Return all of the entries exactly as written.

════

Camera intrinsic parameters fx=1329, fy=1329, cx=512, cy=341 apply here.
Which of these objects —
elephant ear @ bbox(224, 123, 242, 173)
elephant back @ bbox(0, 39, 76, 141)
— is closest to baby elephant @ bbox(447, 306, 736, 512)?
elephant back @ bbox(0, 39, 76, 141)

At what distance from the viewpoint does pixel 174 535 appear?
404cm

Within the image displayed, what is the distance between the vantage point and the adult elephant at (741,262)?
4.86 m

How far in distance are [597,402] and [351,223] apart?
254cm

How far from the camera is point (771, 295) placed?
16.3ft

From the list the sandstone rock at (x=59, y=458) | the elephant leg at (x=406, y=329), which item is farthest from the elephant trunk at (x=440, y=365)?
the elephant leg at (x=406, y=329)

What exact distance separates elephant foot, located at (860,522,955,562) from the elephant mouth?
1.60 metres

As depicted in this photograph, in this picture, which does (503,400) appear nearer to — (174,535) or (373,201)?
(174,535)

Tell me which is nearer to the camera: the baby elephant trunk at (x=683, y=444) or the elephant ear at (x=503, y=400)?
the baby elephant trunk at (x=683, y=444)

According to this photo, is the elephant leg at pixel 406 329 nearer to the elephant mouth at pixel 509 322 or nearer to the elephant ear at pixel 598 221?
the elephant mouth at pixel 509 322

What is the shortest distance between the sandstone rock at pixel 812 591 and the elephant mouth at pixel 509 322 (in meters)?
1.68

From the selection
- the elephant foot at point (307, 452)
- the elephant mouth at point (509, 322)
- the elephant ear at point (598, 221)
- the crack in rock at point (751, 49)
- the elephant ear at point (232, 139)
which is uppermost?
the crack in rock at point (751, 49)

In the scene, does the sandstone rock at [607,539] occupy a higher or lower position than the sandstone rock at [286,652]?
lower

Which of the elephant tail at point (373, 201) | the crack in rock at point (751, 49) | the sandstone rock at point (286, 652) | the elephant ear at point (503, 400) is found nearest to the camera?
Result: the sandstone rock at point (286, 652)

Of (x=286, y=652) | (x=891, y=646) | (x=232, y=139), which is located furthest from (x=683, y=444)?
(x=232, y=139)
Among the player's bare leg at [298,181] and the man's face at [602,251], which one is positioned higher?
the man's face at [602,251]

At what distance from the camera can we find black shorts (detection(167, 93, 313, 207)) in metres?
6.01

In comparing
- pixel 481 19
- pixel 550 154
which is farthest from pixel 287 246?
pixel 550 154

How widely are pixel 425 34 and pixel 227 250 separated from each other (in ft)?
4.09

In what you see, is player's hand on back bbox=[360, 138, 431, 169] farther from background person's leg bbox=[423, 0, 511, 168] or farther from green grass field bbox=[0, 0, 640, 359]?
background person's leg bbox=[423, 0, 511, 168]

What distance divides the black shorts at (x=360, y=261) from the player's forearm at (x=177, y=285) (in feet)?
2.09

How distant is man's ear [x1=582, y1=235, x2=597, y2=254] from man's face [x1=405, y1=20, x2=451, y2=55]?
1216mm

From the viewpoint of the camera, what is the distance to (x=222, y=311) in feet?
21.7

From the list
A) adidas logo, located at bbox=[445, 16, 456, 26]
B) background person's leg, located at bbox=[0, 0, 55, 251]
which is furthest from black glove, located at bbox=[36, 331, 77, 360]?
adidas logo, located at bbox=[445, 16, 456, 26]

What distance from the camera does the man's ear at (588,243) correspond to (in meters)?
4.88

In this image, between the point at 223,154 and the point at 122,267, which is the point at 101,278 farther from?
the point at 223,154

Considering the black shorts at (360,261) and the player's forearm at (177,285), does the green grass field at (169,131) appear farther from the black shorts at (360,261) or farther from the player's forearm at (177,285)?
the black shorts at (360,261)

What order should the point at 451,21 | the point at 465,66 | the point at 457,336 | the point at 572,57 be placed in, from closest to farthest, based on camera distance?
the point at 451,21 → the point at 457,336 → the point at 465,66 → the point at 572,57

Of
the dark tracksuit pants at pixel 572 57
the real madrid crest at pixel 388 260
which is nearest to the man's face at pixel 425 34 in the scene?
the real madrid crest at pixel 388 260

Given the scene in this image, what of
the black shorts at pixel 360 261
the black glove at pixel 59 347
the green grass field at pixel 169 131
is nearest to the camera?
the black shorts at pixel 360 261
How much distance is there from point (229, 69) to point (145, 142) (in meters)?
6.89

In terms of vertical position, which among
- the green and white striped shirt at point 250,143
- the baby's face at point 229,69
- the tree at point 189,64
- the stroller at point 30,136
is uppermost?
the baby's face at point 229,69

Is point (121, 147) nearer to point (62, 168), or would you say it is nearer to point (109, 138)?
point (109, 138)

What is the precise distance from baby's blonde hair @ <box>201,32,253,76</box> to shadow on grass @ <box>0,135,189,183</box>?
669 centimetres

════

The response
Camera intrinsic parameters fx=1329, fy=1329, cx=512, cy=341 apply here.
Which of these objects —
elephant ear @ bbox(224, 123, 242, 173)
elephant back @ bbox(0, 39, 76, 141)
— is closest to baby elephant @ bbox(447, 306, 736, 512)?
elephant back @ bbox(0, 39, 76, 141)

At what distance from the viewpoint does pixel 174 535 appear?
404cm

Within the image displayed, what is the distance between the vantage point and the adult elephant at (741,262)?
4.86 m

How far in distance are [597,402] and [351,223] apart?
254cm

How far from the camera is point (771, 295) placed?
16.3ft

From the list the sandstone rock at (x=59, y=458) | the elephant leg at (x=406, y=329), which item is farthest from the elephant trunk at (x=440, y=365)?
the elephant leg at (x=406, y=329)

What exact distance separates elephant foot, located at (860,522,955,562) from the elephant mouth?
1.60 metres

As depicted in this photograph, in this picture, which does (503,400) appear nearer to — (174,535) or (373,201)?
(174,535)

Tell me which is nearer to the camera: the baby elephant trunk at (x=683, y=444) or the elephant ear at (x=503, y=400)?
the baby elephant trunk at (x=683, y=444)

According to this photo, is the elephant leg at pixel 406 329 nearer to the elephant mouth at pixel 509 322 or nearer to the elephant ear at pixel 598 221?
the elephant mouth at pixel 509 322

What is the shortest distance between the sandstone rock at pixel 812 591 and the elephant mouth at pixel 509 322 (in meters)?
1.68

From the selection
- the elephant foot at point (307, 452)
- the elephant mouth at point (509, 322)
- the elephant ear at point (598, 221)
- the crack in rock at point (751, 49)
- the elephant ear at point (232, 139)
which is uppermost?
the crack in rock at point (751, 49)

In the scene, does the sandstone rock at [607,539] occupy a higher or lower position than the sandstone rock at [286,652]?
lower

Which of the elephant tail at point (373, 201) | the crack in rock at point (751, 49) | the sandstone rock at point (286, 652) | the elephant ear at point (503, 400) is found nearest to the camera?
Result: the sandstone rock at point (286, 652)

Of (x=286, y=652) | (x=891, y=646) | (x=232, y=139), which is located furthest from (x=683, y=444)?
(x=232, y=139)
Among the player's bare leg at [298,181] and the man's face at [602,251], which one is positioned higher?
the man's face at [602,251]

At what distance from the camera can we find black shorts (detection(167, 93, 313, 207)) in metres?
6.01

In comparing
- pixel 481 19
- pixel 550 154
which is farthest from pixel 287 246?
pixel 550 154

How widely are pixel 425 34 and pixel 227 250 separated from each other (in ft)?
4.09

In what you see, is player's hand on back bbox=[360, 138, 431, 169] farther from background person's leg bbox=[423, 0, 511, 168] or farther from green grass field bbox=[0, 0, 640, 359]?
background person's leg bbox=[423, 0, 511, 168]

What distance divides the black shorts at (x=360, y=261) from the player's forearm at (x=177, y=285) (in feet)?
2.09

How distant is man's ear [x1=582, y1=235, x2=597, y2=254] from man's face [x1=405, y1=20, x2=451, y2=55]?
1216mm

From the viewpoint of the camera, what is the distance to (x=222, y=311) in feet?
21.7

From the list
A) adidas logo, located at bbox=[445, 16, 456, 26]
B) background person's leg, located at bbox=[0, 0, 55, 251]
which is furthest from black glove, located at bbox=[36, 331, 77, 360]?
adidas logo, located at bbox=[445, 16, 456, 26]

What distance from the camera does the man's ear at (588,243) correspond to (in meters)?
4.88

In this image, between the point at 223,154 and the point at 122,267, which is the point at 101,278 farther from?
the point at 223,154

Considering the black shorts at (360,261) and the player's forearm at (177,285), does the green grass field at (169,131) appear farther from the black shorts at (360,261) or farther from the player's forearm at (177,285)?
the black shorts at (360,261)

What order should the point at 451,21 | the point at 465,66 | the point at 457,336 | the point at 572,57 be placed in, from closest to farthest, based on camera distance?
the point at 451,21 → the point at 457,336 → the point at 465,66 → the point at 572,57

Of
the dark tracksuit pants at pixel 572 57
the real madrid crest at pixel 388 260
which is nearest to the man's face at pixel 425 34 in the scene?
the real madrid crest at pixel 388 260

Given the scene in this image, what of
the black shorts at pixel 360 261
the black glove at pixel 59 347
the green grass field at pixel 169 131
is nearest to the camera?
the black shorts at pixel 360 261
How much distance is there from point (229, 69) to point (145, 142) (in meters)?
6.89

In terms of vertical position, which among
- the green and white striped shirt at point 250,143
- the baby's face at point 229,69
- the tree at point 189,64
- the stroller at point 30,136
is uppermost?
the baby's face at point 229,69

Is point (121, 147) nearer to point (62, 168), or would you say it is nearer to point (109, 138)?
point (109, 138)

What is the precise distance from baby's blonde hair @ <box>201,32,253,76</box> to shadow on grass @ <box>0,135,189,183</box>?
669 centimetres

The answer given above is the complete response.